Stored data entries

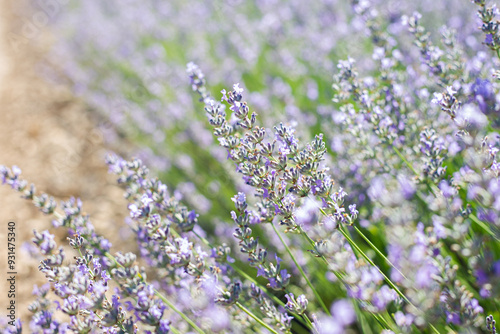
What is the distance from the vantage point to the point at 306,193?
146cm

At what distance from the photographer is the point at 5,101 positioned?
5.72m

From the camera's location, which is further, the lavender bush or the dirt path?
the dirt path

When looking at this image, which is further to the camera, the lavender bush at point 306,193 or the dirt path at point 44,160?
the dirt path at point 44,160

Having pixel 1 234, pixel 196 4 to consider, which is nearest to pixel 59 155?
pixel 1 234

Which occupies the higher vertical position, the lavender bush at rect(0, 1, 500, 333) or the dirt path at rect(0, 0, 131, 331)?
the dirt path at rect(0, 0, 131, 331)

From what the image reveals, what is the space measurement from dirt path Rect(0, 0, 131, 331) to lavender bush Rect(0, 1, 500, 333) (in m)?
0.44

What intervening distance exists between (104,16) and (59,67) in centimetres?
111

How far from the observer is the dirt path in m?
3.19

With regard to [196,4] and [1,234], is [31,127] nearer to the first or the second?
[1,234]

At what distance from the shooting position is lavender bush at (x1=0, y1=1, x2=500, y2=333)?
1220mm

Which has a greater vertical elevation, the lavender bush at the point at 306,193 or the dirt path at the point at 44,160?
the dirt path at the point at 44,160

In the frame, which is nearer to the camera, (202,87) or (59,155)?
(202,87)

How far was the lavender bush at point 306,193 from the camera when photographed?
1.22 meters

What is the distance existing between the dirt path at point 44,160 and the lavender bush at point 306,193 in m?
0.44
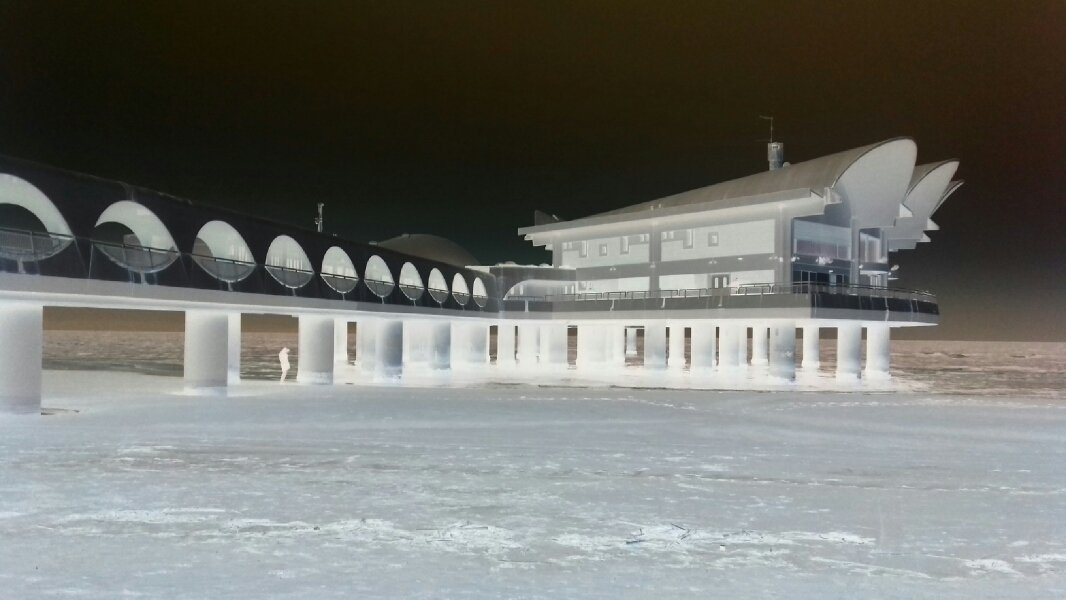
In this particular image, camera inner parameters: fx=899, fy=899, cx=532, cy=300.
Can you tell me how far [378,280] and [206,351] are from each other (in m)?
17.6

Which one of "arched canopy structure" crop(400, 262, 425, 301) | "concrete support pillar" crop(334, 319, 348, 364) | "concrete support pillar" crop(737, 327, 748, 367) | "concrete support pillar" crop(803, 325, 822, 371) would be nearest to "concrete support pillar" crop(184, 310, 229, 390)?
"arched canopy structure" crop(400, 262, 425, 301)

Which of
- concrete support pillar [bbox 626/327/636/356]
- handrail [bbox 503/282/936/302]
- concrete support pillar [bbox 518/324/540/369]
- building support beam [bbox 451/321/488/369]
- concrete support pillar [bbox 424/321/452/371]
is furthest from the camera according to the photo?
concrete support pillar [bbox 626/327/636/356]

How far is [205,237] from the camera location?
34469 mm

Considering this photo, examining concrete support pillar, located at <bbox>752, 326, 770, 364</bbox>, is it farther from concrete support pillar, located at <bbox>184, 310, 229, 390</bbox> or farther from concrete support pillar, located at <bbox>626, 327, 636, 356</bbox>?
concrete support pillar, located at <bbox>184, 310, 229, 390</bbox>

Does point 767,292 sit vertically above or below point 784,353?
above

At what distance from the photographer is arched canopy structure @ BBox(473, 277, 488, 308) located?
2484 inches

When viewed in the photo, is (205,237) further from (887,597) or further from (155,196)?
(887,597)

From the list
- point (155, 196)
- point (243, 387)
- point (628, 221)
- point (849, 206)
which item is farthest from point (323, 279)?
point (849, 206)

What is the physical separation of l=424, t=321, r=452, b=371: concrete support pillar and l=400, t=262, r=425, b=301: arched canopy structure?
6158mm

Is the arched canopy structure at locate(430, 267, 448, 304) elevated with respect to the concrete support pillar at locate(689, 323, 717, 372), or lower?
elevated

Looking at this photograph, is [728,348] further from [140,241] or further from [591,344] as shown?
[140,241]

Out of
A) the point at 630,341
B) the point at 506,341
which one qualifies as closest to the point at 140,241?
the point at 506,341

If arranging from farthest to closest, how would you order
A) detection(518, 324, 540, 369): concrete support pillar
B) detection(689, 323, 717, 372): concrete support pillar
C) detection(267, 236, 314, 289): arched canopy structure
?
detection(518, 324, 540, 369): concrete support pillar → detection(689, 323, 717, 372): concrete support pillar → detection(267, 236, 314, 289): arched canopy structure

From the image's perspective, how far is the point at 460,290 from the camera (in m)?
66.5
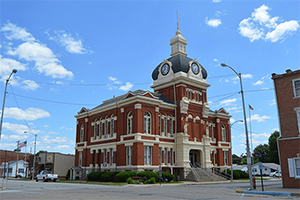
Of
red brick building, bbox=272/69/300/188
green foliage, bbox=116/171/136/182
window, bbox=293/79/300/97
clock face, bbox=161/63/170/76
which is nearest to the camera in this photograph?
red brick building, bbox=272/69/300/188

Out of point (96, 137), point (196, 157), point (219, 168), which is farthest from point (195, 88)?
point (96, 137)

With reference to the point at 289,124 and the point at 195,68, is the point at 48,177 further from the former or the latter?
the point at 289,124

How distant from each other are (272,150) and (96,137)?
61.6 m

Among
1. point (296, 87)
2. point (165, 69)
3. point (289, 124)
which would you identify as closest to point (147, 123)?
point (165, 69)

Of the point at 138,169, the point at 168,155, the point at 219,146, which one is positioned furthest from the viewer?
the point at 219,146

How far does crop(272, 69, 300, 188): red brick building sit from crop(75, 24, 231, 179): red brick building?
18.3 m

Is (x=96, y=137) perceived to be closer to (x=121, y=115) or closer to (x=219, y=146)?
(x=121, y=115)

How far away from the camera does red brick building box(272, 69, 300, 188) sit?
78.7ft

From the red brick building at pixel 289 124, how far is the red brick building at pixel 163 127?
18.3 m

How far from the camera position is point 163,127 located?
42469mm

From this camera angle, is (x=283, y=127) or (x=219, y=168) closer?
(x=283, y=127)

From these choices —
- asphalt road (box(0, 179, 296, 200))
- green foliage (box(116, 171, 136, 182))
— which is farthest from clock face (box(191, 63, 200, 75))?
asphalt road (box(0, 179, 296, 200))

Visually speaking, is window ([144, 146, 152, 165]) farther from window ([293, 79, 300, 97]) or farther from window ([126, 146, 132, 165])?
window ([293, 79, 300, 97])

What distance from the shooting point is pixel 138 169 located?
37781 mm
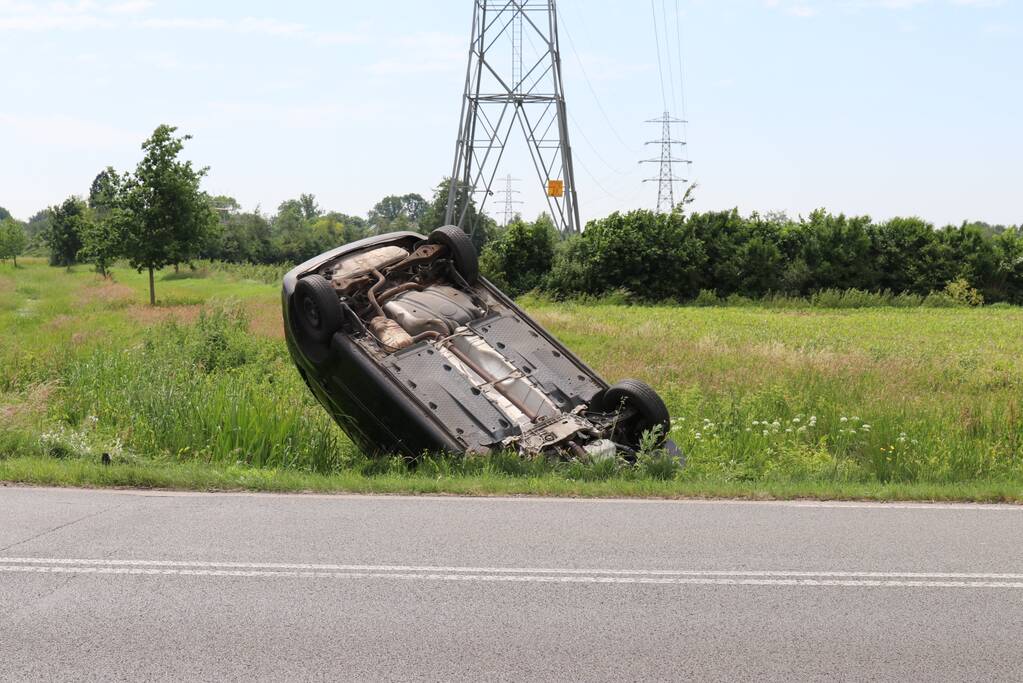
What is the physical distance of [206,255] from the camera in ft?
309

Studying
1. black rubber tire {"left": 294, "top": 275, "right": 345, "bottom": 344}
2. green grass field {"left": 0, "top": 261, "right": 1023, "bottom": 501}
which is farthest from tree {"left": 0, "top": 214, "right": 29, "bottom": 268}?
black rubber tire {"left": 294, "top": 275, "right": 345, "bottom": 344}

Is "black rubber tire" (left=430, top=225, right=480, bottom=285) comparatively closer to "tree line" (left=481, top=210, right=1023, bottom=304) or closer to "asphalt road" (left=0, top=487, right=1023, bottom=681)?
"asphalt road" (left=0, top=487, right=1023, bottom=681)

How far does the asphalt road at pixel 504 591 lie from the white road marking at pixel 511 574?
0.06ft

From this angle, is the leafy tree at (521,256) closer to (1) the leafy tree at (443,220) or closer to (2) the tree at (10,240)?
(1) the leafy tree at (443,220)

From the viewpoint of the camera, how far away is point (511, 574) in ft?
19.9

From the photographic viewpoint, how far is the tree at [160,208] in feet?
156

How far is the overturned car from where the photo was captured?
10.1 meters

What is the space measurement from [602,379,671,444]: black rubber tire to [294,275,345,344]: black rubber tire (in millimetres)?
3032

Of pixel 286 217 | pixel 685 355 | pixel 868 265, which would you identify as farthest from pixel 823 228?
pixel 286 217

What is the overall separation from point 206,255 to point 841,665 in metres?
95.0

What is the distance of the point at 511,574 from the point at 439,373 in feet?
15.4

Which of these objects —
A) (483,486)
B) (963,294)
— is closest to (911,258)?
(963,294)

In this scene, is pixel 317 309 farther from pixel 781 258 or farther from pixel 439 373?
pixel 781 258

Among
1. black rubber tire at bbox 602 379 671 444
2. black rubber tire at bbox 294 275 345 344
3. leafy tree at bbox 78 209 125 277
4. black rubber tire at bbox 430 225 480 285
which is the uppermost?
leafy tree at bbox 78 209 125 277
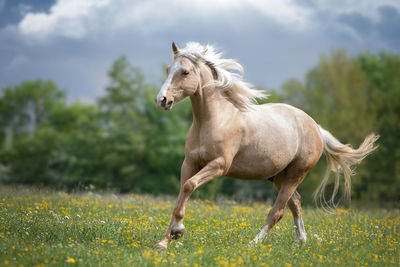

Direction. Extract each line of the records that contains the word "green". Case counts.

Expected answer.
green foliage, bbox=116/171/136/182
- green foliage (box(116, 171, 136, 182))
2. green grass field {"left": 0, "top": 261, "right": 1023, "bottom": 501}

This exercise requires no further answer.